Task requirements:
1 > Repeat the image segmentation summary word for word from "Convexity Shape Constraints" to "improving optimization accuracy.".
2 > Pick up the image segmentation summary after its last sentence and keep writing.

Text shown:
* * * * *

Convexity Shape Constraints for Image Segmentation
This work addresses the need for prior knowledge integration in segmentation for computer vision applications, offering a novel constraint-based method that is incremental in improving optimization accuracy.
The paper tackles the problem of incorporating convex shape constraints into image segmentation by extending the Minimum Cost Multicut Problem with convexity constraints and solving it optimally using a branch-and-cut ILP solver, achieving effectiveness and advantages over state-of-the-art heuristics on natural and biological images.

* * * * *

(Dataset items)
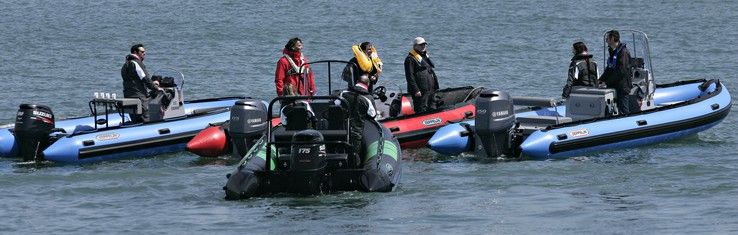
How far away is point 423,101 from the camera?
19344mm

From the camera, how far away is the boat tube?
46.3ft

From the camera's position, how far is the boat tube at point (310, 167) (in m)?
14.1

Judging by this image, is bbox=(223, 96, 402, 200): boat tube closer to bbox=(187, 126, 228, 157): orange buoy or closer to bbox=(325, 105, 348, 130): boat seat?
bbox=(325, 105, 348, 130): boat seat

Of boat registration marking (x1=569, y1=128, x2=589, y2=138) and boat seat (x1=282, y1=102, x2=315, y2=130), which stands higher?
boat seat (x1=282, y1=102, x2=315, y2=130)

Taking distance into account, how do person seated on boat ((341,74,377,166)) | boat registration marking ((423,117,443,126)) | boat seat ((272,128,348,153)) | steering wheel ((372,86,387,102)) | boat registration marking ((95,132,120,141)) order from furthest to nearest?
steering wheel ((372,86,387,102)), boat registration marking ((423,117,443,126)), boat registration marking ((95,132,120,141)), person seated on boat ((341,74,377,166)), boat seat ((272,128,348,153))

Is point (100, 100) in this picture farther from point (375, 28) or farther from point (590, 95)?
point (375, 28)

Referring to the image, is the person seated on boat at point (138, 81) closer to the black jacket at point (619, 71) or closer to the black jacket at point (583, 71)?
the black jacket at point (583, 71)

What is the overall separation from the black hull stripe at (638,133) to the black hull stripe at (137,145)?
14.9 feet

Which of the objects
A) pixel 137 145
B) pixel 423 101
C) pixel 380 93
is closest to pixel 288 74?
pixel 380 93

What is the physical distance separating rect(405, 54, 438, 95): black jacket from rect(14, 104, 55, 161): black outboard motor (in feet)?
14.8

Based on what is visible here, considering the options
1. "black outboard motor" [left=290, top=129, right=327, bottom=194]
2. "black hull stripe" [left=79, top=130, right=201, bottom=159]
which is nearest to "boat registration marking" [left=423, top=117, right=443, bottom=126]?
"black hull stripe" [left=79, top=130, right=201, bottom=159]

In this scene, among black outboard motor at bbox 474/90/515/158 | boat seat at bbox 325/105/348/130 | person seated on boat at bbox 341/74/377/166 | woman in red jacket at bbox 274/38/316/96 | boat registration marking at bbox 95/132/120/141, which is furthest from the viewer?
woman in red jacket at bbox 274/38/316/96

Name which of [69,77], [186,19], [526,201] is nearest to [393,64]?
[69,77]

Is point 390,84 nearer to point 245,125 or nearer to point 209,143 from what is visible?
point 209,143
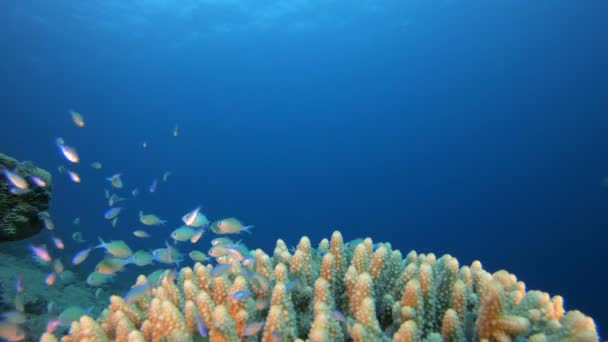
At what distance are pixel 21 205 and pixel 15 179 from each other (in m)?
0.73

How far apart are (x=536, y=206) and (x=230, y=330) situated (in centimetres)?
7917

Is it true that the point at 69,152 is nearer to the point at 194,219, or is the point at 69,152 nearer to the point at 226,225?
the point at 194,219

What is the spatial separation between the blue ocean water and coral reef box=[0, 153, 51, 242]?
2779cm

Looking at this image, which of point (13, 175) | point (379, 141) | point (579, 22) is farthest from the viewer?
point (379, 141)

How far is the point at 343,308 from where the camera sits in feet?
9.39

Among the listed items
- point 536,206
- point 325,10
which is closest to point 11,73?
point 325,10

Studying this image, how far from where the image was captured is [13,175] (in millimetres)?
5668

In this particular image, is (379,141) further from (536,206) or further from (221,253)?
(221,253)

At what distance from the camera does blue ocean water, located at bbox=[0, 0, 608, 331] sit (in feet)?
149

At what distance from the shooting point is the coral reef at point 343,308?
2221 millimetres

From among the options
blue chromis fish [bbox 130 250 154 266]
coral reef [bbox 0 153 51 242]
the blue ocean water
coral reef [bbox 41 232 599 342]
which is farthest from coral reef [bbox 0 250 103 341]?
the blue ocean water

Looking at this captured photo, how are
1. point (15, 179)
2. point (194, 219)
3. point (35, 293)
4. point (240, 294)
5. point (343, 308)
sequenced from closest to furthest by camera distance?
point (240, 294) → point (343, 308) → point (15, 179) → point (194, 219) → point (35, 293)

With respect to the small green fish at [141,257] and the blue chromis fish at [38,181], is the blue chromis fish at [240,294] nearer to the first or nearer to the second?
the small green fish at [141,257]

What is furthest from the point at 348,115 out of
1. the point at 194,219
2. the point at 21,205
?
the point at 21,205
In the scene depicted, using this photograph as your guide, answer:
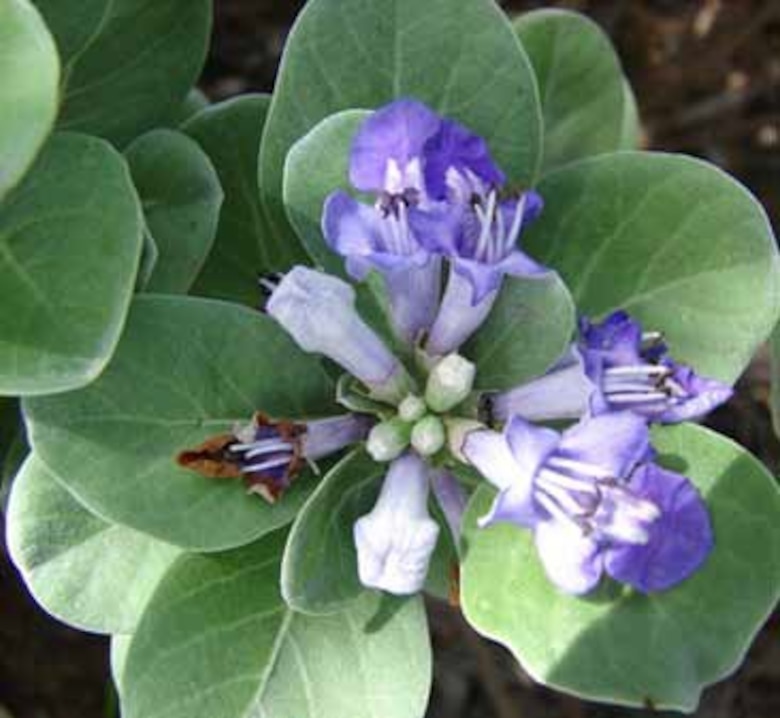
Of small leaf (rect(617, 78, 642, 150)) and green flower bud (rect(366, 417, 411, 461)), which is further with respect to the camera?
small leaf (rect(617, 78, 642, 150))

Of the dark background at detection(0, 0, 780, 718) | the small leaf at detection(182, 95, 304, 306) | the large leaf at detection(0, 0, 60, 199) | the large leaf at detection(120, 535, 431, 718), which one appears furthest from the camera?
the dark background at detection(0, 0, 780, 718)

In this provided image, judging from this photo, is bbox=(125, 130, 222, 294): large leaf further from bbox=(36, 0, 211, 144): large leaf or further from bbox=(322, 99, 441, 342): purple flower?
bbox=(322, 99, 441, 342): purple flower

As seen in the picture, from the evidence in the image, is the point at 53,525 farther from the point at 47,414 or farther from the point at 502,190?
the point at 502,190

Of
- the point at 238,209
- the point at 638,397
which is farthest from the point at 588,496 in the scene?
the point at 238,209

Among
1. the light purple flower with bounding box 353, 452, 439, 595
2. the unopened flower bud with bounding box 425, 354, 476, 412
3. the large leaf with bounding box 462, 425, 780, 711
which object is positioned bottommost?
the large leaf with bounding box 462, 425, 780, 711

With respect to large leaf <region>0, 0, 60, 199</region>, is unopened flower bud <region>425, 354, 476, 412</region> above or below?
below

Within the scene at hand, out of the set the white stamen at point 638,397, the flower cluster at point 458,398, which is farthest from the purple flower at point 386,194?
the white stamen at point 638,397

* * * * *

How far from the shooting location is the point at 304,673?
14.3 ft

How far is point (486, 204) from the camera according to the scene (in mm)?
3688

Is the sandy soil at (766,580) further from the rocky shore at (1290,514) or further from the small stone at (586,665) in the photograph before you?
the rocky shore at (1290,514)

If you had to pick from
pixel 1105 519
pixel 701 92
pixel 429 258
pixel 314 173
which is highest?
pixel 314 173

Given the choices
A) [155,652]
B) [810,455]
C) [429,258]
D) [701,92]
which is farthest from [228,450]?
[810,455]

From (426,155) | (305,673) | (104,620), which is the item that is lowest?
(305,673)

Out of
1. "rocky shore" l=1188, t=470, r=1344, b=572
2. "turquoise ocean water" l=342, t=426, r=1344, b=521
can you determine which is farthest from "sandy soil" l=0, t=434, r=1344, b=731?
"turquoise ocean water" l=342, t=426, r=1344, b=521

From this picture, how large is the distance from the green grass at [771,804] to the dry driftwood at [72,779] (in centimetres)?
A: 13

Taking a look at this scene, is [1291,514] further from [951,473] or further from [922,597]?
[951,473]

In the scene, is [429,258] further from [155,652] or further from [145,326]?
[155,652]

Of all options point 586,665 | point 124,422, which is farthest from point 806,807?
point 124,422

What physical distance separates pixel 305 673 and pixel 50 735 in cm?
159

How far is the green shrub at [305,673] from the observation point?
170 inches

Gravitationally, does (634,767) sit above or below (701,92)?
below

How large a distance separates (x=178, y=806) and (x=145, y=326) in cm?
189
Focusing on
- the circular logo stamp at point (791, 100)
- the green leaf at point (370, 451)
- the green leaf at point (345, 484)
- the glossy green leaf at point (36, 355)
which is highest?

* * * * *

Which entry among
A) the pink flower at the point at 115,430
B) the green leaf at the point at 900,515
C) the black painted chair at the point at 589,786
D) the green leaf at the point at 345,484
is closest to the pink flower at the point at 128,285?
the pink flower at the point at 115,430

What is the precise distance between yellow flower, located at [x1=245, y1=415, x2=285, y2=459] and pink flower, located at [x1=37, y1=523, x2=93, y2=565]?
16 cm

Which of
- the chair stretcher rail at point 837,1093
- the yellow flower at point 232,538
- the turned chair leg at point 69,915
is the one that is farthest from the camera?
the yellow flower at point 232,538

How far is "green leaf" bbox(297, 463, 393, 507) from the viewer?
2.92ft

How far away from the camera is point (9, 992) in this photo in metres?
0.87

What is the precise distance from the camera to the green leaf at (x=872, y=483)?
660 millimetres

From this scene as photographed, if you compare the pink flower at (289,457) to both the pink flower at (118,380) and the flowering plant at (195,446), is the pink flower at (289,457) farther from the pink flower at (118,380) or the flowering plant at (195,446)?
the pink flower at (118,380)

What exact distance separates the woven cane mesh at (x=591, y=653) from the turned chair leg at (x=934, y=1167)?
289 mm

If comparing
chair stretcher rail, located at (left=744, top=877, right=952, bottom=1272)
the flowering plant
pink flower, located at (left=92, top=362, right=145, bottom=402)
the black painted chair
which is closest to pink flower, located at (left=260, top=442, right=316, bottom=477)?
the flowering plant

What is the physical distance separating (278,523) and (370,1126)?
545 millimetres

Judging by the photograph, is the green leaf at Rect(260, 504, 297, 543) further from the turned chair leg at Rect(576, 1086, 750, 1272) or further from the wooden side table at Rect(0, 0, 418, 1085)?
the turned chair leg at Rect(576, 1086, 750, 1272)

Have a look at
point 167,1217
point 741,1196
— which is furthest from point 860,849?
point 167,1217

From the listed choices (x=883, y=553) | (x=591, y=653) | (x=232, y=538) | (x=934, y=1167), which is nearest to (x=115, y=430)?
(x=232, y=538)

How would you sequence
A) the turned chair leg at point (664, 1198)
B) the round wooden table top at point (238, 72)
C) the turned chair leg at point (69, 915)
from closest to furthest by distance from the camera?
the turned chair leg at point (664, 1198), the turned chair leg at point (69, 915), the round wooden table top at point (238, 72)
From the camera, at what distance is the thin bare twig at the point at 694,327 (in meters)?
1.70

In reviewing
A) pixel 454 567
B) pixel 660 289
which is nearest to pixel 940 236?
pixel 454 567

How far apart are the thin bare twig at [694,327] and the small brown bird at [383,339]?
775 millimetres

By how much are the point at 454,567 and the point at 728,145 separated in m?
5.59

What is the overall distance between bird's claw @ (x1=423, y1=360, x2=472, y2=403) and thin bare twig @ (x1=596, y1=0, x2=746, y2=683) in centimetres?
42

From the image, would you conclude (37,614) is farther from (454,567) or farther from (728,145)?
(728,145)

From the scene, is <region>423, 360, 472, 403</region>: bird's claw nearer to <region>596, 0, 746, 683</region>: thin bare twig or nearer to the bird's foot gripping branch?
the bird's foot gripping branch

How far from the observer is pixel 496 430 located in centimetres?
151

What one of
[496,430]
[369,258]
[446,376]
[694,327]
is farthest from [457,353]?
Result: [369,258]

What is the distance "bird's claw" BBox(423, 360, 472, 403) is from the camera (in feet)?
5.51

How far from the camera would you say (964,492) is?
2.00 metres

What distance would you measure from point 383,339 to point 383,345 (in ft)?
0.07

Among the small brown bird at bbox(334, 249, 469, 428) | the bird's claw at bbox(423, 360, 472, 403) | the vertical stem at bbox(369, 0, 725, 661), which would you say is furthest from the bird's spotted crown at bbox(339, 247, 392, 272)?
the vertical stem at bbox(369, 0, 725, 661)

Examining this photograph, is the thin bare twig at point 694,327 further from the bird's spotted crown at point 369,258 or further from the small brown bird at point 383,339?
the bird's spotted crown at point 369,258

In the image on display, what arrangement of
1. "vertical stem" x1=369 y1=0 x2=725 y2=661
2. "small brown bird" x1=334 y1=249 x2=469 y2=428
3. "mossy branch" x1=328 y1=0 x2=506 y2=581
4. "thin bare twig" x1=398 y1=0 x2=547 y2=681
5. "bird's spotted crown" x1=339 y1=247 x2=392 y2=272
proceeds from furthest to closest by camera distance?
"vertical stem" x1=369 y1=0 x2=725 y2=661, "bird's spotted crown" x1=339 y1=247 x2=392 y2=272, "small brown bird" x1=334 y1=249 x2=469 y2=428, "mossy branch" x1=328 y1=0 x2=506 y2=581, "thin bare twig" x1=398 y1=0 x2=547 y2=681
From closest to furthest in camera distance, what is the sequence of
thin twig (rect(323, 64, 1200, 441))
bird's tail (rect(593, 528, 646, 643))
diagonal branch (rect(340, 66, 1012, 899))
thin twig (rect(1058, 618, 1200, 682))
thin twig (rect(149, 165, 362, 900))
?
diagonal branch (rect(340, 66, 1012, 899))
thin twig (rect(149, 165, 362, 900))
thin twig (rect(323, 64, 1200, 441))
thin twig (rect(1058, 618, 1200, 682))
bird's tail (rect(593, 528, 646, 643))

* * * * *

List of answers:
1 >
Convexity Shape Constraints for Image Segmentation
This work addresses the need for prior knowledge integration in segmentation for computer vision applications, offering a novel constraint-based method that is incremental in improving optimization accuracy.

2 >
Segmenting an image into multiple components is a central task in computer vision. In many practical scenarios, prior knowledge about plausible components is available. Incorporating such prior knowledge into models and algorithms for image segmentation is highly desirable, yet can be non-trivial. In this work, we introduce a new approach that allows, for the first time, to constrain some or all components of a segmentation to have convex shapes. Specifically, we extend the Minimum Cost Multicut Problem by a class of constraints that enforce convexity. To solve instances of this APX-hard integer linear program to optimality, we separate the proposed constraints in the branch-and-cut loop of a state-of-the-art ILP solver. Results on natural and biological images demonstrate the effectiveness of the approach as well as its advantage over the state-of-the-art heuristic.